■ **Work to be completed**: Report how many lines in the entries below contain the string "face" with matching case. Give only the number.

■ **Provided material**:
--------

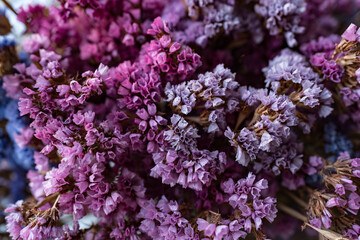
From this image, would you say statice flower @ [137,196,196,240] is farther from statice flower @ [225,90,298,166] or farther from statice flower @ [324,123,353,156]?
statice flower @ [324,123,353,156]

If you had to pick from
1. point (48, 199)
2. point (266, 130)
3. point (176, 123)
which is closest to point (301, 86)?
point (266, 130)

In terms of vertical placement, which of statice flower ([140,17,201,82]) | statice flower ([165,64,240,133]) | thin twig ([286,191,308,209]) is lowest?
thin twig ([286,191,308,209])

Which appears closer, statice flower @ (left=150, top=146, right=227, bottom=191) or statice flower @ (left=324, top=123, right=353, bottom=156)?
statice flower @ (left=150, top=146, right=227, bottom=191)

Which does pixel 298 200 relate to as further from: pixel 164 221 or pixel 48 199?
pixel 48 199

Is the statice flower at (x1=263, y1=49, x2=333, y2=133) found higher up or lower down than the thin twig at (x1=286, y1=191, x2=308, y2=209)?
higher up

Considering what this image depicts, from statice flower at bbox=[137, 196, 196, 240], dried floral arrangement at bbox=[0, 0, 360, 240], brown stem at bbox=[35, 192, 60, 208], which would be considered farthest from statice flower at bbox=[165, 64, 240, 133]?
brown stem at bbox=[35, 192, 60, 208]

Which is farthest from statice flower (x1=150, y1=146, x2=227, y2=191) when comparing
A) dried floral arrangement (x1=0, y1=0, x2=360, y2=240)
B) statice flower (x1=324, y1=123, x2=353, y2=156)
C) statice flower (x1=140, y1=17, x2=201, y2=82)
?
statice flower (x1=324, y1=123, x2=353, y2=156)

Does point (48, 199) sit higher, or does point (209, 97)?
point (209, 97)

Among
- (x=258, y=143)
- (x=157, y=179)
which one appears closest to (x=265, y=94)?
(x=258, y=143)

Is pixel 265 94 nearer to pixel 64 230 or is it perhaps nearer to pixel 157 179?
pixel 157 179

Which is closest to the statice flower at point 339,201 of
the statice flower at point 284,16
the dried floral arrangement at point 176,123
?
the dried floral arrangement at point 176,123
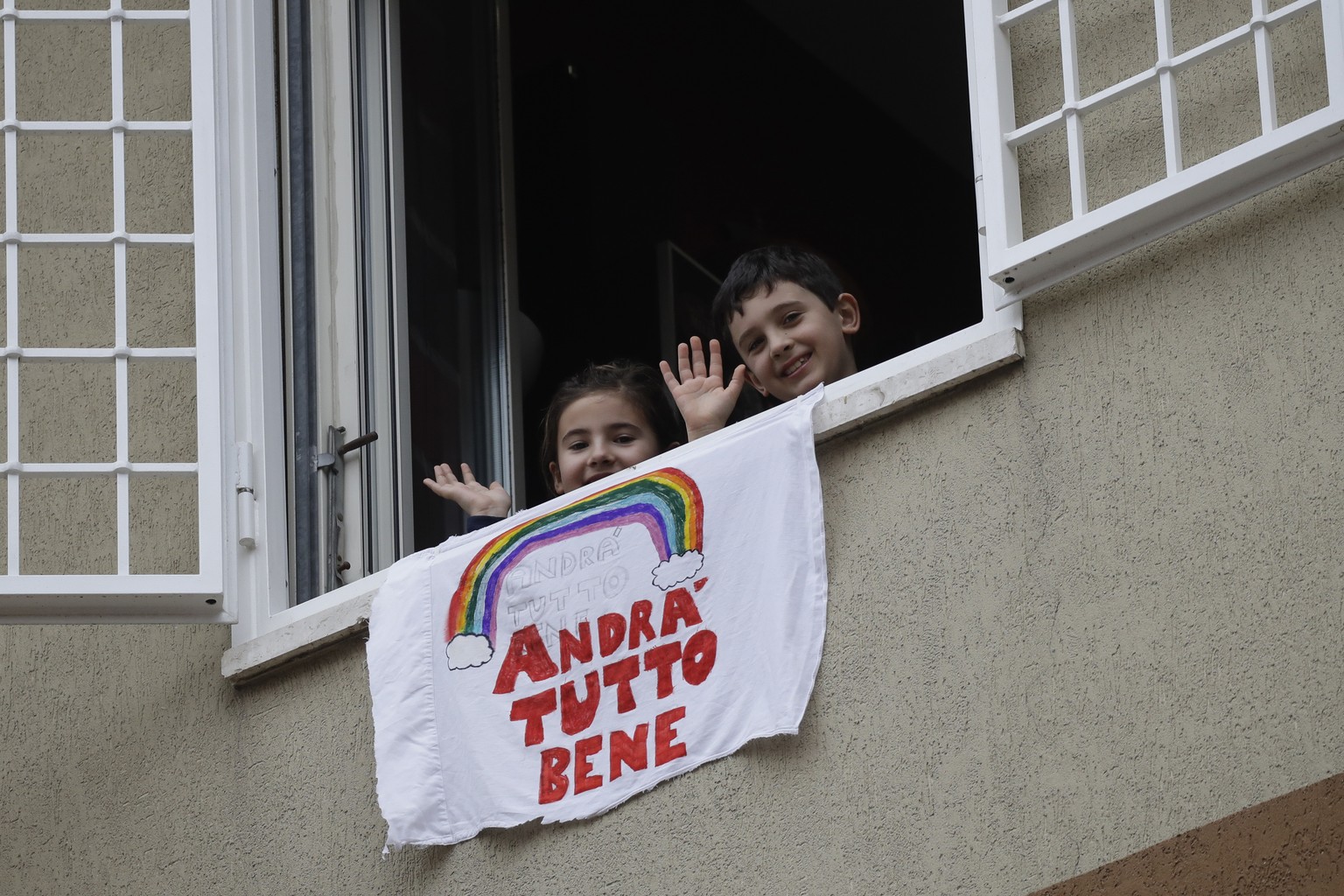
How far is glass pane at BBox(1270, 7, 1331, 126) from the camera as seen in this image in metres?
3.67

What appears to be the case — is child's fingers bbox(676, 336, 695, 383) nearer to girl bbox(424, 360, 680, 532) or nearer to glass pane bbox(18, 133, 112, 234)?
girl bbox(424, 360, 680, 532)

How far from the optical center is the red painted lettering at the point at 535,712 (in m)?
4.17

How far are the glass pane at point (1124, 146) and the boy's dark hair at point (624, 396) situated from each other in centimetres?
136

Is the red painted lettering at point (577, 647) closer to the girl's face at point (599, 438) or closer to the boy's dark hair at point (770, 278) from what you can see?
the girl's face at point (599, 438)

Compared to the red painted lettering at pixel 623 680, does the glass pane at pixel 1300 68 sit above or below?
above

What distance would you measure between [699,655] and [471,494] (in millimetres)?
1035

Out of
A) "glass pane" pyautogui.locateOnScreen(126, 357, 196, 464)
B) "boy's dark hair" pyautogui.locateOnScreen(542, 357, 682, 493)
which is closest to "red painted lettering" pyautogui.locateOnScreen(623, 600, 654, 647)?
"boy's dark hair" pyautogui.locateOnScreen(542, 357, 682, 493)

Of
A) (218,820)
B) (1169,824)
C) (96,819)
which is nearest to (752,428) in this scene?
(1169,824)

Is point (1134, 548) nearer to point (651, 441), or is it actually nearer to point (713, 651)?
point (713, 651)

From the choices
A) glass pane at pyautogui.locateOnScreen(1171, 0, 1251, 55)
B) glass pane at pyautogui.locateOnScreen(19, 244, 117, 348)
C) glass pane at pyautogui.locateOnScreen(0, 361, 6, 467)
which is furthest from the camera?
glass pane at pyautogui.locateOnScreen(19, 244, 117, 348)

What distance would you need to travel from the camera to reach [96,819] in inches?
188

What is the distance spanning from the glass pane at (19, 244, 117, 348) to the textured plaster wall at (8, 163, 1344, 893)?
5.50 ft

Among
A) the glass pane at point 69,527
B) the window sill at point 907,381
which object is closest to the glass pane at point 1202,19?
the window sill at point 907,381

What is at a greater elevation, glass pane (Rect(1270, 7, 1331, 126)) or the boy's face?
glass pane (Rect(1270, 7, 1331, 126))
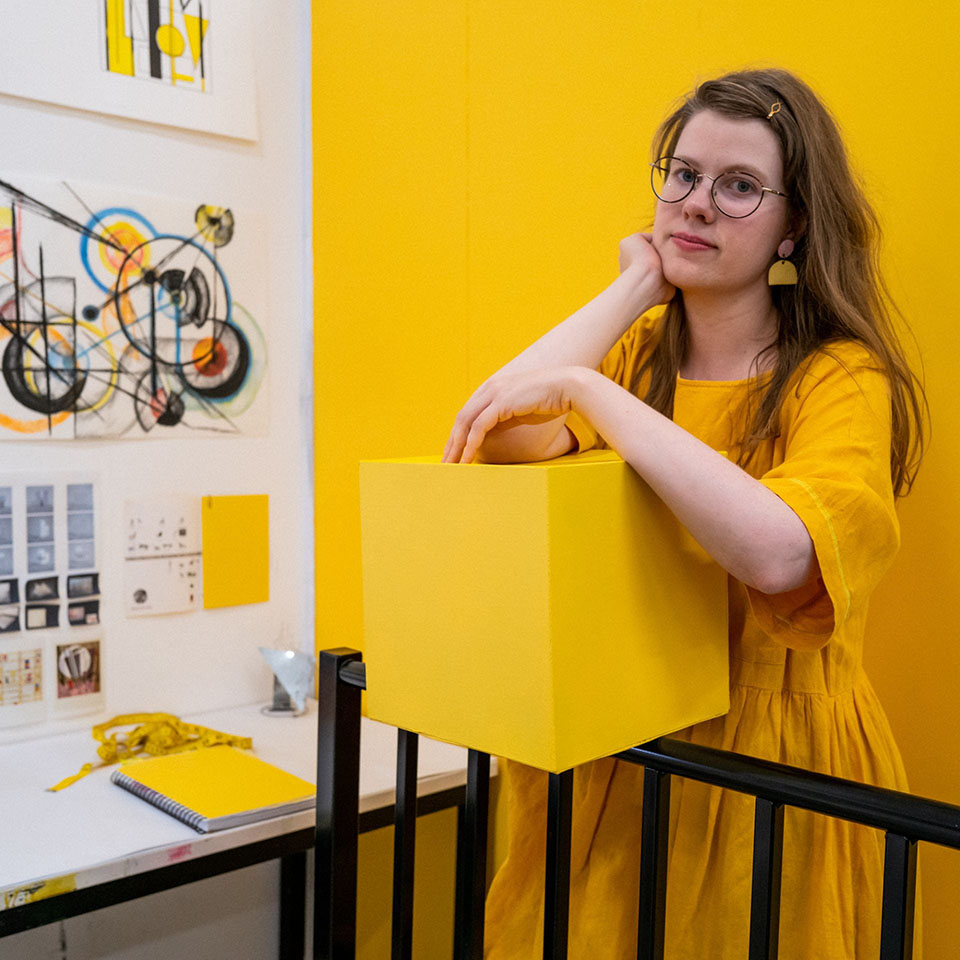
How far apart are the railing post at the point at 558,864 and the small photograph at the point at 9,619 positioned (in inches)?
49.1

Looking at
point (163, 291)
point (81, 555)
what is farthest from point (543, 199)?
point (81, 555)

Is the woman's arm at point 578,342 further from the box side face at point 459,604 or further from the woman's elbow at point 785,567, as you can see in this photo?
the woman's elbow at point 785,567

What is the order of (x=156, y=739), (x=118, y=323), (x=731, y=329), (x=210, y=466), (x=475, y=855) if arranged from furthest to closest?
(x=210, y=466) → (x=118, y=323) → (x=156, y=739) → (x=731, y=329) → (x=475, y=855)

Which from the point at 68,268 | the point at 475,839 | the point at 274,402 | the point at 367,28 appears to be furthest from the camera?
the point at 274,402

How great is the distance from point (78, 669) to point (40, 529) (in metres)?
0.26

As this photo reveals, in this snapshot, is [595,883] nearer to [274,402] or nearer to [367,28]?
[274,402]

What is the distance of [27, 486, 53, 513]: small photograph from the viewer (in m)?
1.74

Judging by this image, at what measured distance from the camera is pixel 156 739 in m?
1.71

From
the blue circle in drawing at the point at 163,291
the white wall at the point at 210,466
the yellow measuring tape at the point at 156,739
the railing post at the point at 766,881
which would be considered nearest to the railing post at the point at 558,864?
the railing post at the point at 766,881

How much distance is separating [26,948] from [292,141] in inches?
60.4

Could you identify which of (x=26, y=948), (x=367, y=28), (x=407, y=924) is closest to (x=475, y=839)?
(x=407, y=924)

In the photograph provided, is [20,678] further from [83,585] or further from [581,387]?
[581,387]

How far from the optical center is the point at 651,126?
137cm

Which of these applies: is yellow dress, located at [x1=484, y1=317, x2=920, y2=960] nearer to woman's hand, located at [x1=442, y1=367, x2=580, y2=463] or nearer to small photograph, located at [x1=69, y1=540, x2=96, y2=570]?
woman's hand, located at [x1=442, y1=367, x2=580, y2=463]
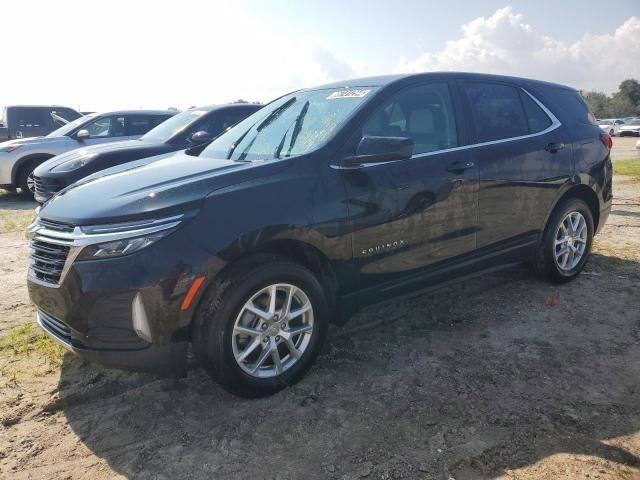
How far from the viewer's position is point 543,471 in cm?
228

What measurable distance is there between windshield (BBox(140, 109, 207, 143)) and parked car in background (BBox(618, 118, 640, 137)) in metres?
43.0

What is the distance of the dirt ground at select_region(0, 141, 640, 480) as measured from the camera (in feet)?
7.75

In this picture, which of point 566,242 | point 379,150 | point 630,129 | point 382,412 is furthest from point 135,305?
point 630,129

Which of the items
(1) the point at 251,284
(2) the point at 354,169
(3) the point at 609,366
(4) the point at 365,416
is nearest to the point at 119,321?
(1) the point at 251,284

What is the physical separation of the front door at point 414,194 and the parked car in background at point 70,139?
732 centimetres

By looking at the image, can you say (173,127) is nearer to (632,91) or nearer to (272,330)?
(272,330)

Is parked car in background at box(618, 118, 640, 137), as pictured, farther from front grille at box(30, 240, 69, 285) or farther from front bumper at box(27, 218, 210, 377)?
front grille at box(30, 240, 69, 285)

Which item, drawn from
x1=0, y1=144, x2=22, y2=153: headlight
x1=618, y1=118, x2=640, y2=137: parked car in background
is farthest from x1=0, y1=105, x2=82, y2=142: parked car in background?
x1=618, y1=118, x2=640, y2=137: parked car in background

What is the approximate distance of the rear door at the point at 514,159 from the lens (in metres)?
3.83

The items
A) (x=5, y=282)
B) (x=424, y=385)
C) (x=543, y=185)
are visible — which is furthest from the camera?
(x=5, y=282)

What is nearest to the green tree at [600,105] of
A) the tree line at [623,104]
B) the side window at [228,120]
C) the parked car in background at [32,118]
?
the tree line at [623,104]

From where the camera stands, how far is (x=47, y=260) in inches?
108

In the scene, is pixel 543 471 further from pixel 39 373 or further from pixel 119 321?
pixel 39 373

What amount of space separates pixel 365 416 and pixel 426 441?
362 millimetres
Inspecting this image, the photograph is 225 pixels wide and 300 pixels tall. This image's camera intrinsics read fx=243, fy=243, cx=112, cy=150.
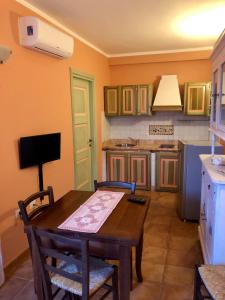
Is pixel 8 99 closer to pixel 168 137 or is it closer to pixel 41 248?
pixel 41 248

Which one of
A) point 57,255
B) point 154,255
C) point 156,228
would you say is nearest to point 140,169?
point 156,228

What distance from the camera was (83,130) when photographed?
3926 millimetres

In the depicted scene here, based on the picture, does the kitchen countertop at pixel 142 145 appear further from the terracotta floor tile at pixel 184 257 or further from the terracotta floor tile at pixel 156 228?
the terracotta floor tile at pixel 184 257

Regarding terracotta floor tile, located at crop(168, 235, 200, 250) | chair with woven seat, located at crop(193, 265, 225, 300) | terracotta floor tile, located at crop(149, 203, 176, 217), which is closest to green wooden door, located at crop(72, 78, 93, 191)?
terracotta floor tile, located at crop(149, 203, 176, 217)

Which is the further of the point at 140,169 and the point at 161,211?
the point at 140,169

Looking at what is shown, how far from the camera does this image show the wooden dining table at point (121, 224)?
146 cm

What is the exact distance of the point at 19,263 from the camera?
7.77 ft

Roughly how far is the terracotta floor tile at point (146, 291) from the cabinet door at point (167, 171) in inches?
94.2

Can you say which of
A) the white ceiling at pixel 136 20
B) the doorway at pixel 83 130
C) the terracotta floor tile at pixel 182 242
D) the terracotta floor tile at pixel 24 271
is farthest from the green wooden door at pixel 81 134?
the terracotta floor tile at pixel 182 242

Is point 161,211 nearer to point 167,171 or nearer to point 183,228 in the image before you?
point 183,228

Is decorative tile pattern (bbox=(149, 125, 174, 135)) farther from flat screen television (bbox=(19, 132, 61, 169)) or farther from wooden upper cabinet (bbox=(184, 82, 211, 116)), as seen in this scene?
flat screen television (bbox=(19, 132, 61, 169))

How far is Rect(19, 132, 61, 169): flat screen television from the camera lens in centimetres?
235

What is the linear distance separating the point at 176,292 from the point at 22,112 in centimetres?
212

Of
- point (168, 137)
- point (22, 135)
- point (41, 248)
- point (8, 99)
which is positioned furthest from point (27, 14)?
point (168, 137)
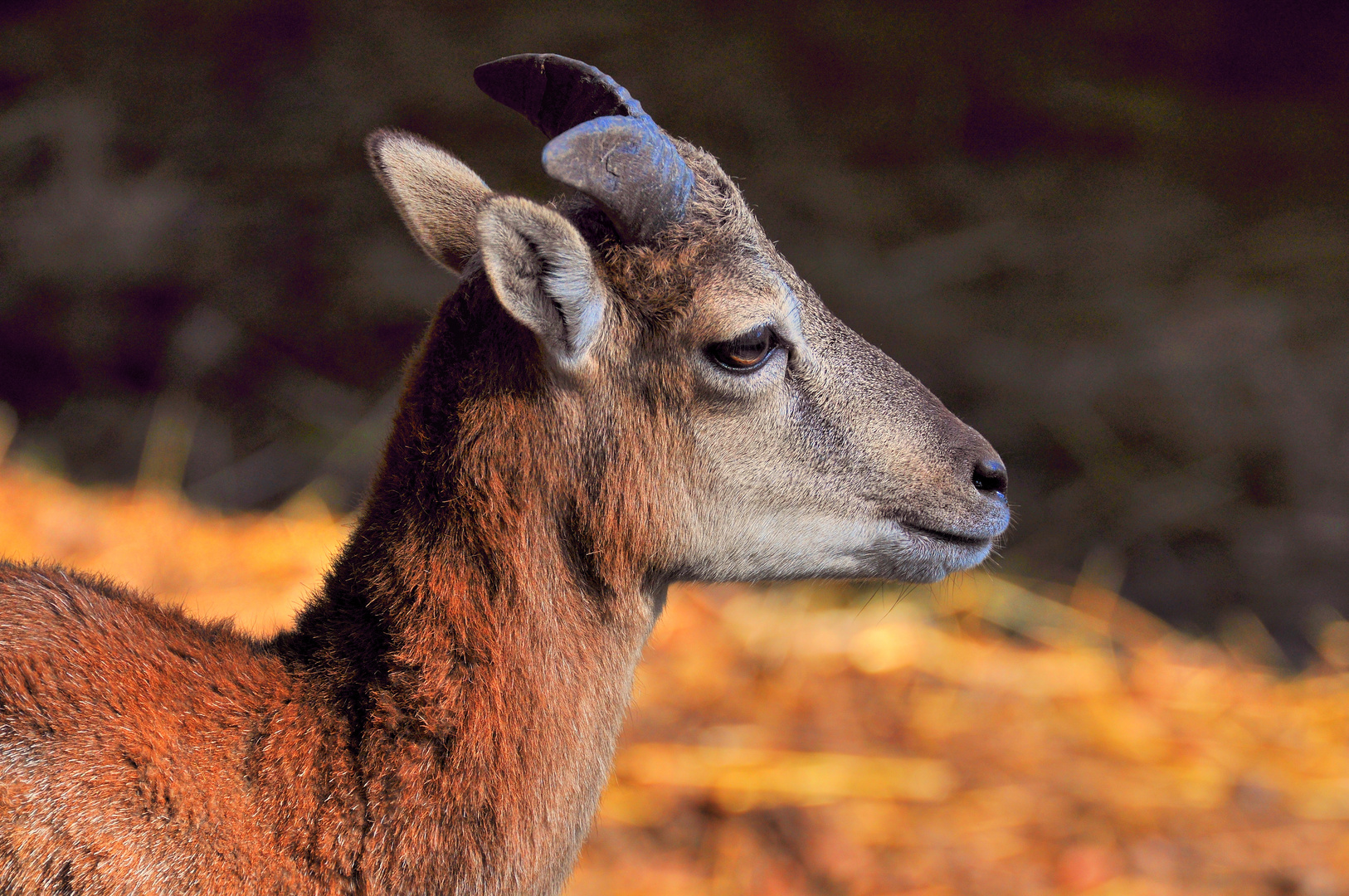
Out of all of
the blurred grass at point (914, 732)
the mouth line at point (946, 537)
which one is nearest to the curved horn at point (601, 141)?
the mouth line at point (946, 537)

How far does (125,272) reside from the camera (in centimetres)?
763

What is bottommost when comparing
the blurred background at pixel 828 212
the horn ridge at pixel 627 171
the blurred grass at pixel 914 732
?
the blurred grass at pixel 914 732

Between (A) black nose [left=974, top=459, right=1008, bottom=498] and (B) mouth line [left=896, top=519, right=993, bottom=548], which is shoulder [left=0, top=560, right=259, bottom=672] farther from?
(A) black nose [left=974, top=459, right=1008, bottom=498]

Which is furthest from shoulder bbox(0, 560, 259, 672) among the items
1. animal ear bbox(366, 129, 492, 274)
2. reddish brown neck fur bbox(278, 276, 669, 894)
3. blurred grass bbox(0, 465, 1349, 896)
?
blurred grass bbox(0, 465, 1349, 896)

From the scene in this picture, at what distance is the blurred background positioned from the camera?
24.0 feet

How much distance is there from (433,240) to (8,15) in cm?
638

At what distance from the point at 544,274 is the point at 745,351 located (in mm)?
565

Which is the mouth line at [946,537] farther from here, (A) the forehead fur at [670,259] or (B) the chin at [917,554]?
(A) the forehead fur at [670,259]

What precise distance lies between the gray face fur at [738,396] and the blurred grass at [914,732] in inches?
77.0

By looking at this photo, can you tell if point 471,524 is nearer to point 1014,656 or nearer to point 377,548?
point 377,548

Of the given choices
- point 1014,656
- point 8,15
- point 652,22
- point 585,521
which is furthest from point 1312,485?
point 8,15

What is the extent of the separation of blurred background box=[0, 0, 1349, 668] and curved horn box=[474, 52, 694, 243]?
4.27 metres

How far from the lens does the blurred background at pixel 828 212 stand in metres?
7.30

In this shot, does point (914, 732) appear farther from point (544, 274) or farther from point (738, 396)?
point (544, 274)
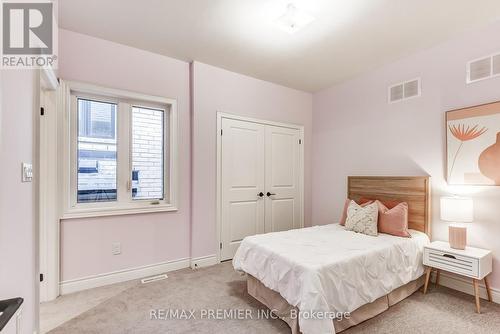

--------

■ **Result for this exercise**: 5